In [45]:
import pandas as pd
from pandasgui import show
import os

# create the root path 
current_dir = os.getcwd()
base_path = os.path.join('raw_data', 'OrdenesCompra')

#joint the files for a single year. 
def join_data(base_path, year): 
    # Create an empty list to store DataFrames
    dfs = []

    for year in range(year, year+1 ):
        for month in range(1, 13):
            # Construct the file path
            file_path = os.path.join(base_path, str(year), f"{year}-{month}.csv")
            
            # Check if the file exists before trying to read it
            if os.path.exists(file_path):
                try:
                    df = pd.read_csv(file_path, encoding='ISO-8859-1', sep=';')
                    
                    # Add year and month columns for reference
                    df['Year'] = year
                    df['Month'] = month
                    
                    # Append the DataFrame to the list
                    dfs.append(df)
                    print(f"Successfully read file: {file_path}")
                except Exception as e:
                    print(f"Error reading file {file_path}: {str(e)}")
            else:
                print(f"File not found: {file_path}")

    # Concatenate all DataFrames in the list
    combined_df = pd.concat(dfs, ignore_index=True)

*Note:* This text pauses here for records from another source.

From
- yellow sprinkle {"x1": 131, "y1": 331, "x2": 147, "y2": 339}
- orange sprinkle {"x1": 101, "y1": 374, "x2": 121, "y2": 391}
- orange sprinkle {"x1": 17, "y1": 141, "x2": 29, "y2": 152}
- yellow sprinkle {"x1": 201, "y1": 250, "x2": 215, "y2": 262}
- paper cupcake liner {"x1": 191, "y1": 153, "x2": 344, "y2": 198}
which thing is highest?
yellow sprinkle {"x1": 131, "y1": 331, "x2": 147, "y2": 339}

    # Display basic information about the combined DataFrame
    print(combined_df.info())
    return combined_df

#describe the data
def descriptive_stats(df): 
    print('This is the descriptive statistics function')
    print(df.columns) 

    # Create a pivot table to tabulate the data by year and month
    pivot_table = df.pivot_table(index='Year', columns='Month', aggfunc='size', fill_value=0)

    # Display the pivot table
    print(pivot_table)

    df['ProcedenciaOC'].unique()
    df['precioNeto'] = pd.to_numeric(df['precioNeto'], errors='coerce')
    df = df.dropna(subset=['precioNeto'])
    total_weight = df['precioNeto'].sum()

    convenio_marco_weight = df[df['ProcedenciaOC'] == 'Proveniente de convenio marco']['precioNeto'].sum()
    share_convenio_marco = convenio_marco_weight / total_weight
    print('share of total expenditure in FAs:', share_convenio_marco)

#drop purchases that do not come from FAs or that are not from vehicles. 
def keep_FA_vehicles(df): 
    #remove purchases that are not trough FA
    df = df[df['ProcedenciaOC'] == 'Proveniente de convenio marco']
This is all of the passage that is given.